In other parts of the Country it is on the high side, but not crazy either
way.

Not saying that is the end all of resources, but it is a place to start. Per
diems are nice, as a consultant I used to make good money on the per diems,
because usually I could do better on my expenses when I traveled. It does save
a lot of money in terms of reimbursement management from the company side so
that is a trade off, but if you are pinching every penny, I'd do
reimbursements and put people on a reasonable budget when they travel, e.g.
explain that no, the $100/steak dinner won't be covered as that is excessive.
I can't remember the specific wording on this, but you can check with your
payroll provider or attorney on it, but you can limit people from excess when
doing reimbursements. And you may want to check with the attorney or
payroll/tax person as well, because it used to be (and I don't know if it
still is) you could set a per diem and/or do reimbursement. What that meant
was that you can say you reimburse all expenses up to the maximum of the per
diem rate, but I am not sure if this is still ok to do, but I worked for a few
companies with this rule and it was fair IMO. At the same time, you should
obviously exclude client events, e.g. your sales person takes the client to
dinner, that's obviously excluded from the per diem or limits.
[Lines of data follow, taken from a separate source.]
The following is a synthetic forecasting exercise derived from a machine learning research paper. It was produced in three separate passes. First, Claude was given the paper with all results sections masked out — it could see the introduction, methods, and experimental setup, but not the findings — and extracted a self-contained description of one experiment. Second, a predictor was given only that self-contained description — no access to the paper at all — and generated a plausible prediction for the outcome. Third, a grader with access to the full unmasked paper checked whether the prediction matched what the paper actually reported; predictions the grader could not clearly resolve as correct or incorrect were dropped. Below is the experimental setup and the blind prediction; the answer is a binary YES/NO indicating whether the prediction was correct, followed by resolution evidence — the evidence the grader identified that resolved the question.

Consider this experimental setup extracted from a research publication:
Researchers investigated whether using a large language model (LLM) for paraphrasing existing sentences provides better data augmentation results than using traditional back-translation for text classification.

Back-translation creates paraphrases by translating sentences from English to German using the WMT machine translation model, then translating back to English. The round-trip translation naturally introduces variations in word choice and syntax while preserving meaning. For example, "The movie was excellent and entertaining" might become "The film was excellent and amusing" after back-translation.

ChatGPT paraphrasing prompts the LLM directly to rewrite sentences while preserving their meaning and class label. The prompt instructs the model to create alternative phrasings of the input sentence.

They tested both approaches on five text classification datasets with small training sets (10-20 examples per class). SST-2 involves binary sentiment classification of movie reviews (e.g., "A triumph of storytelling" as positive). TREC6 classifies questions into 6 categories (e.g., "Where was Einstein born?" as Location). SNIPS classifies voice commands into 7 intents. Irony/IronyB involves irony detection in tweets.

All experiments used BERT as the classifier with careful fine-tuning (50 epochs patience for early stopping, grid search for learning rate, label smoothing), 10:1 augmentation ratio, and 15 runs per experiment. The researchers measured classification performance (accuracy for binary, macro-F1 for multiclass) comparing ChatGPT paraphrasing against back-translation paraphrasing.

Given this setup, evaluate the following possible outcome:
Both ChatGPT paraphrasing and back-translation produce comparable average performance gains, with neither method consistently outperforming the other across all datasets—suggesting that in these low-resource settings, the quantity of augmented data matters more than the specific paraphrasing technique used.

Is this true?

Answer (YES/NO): YES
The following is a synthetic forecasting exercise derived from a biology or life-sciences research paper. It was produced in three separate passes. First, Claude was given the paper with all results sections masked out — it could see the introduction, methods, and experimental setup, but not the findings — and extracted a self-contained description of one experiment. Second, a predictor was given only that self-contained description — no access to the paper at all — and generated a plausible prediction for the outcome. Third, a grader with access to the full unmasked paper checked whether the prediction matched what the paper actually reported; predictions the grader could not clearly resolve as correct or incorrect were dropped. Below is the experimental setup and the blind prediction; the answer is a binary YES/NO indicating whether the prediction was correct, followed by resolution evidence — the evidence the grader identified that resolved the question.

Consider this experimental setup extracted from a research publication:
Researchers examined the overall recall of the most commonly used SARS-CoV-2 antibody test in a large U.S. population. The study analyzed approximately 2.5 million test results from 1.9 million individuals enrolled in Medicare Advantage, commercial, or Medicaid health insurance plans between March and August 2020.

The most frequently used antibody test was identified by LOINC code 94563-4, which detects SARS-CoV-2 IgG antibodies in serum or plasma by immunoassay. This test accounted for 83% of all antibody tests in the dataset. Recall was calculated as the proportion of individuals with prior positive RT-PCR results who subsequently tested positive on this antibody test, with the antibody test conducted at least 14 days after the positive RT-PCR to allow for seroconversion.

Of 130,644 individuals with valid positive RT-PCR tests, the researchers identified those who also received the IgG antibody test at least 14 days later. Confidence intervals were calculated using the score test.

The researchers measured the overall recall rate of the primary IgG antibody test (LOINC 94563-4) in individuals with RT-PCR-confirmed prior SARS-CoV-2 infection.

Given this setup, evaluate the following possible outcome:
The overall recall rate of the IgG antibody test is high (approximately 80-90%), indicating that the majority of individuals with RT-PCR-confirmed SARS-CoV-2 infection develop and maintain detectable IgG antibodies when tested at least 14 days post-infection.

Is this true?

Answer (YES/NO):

The one thing to be really careful of, don't tell people after 5pm they are on
their own time so the company doesn't cover them, that can get you into
trouble if they file a complaint (typically with wage and labor board in most
states). If someone is traveling on business for your company, even if that
means over a weekend or typical company holiday, they are to be reimbursed for
all reasonable expenses, or are eligible for a per diem. When I ran my
consulting businesses I just gave a fair but higher per diem and said screw
it, just made life way easier. Easier to budget and plan plus in our case we
could pass the cost on to the client (so we didn't make it crazy either). When
you are doing sales, the costing isn't as clean but a per diem does help
budgeting as you are learning the process.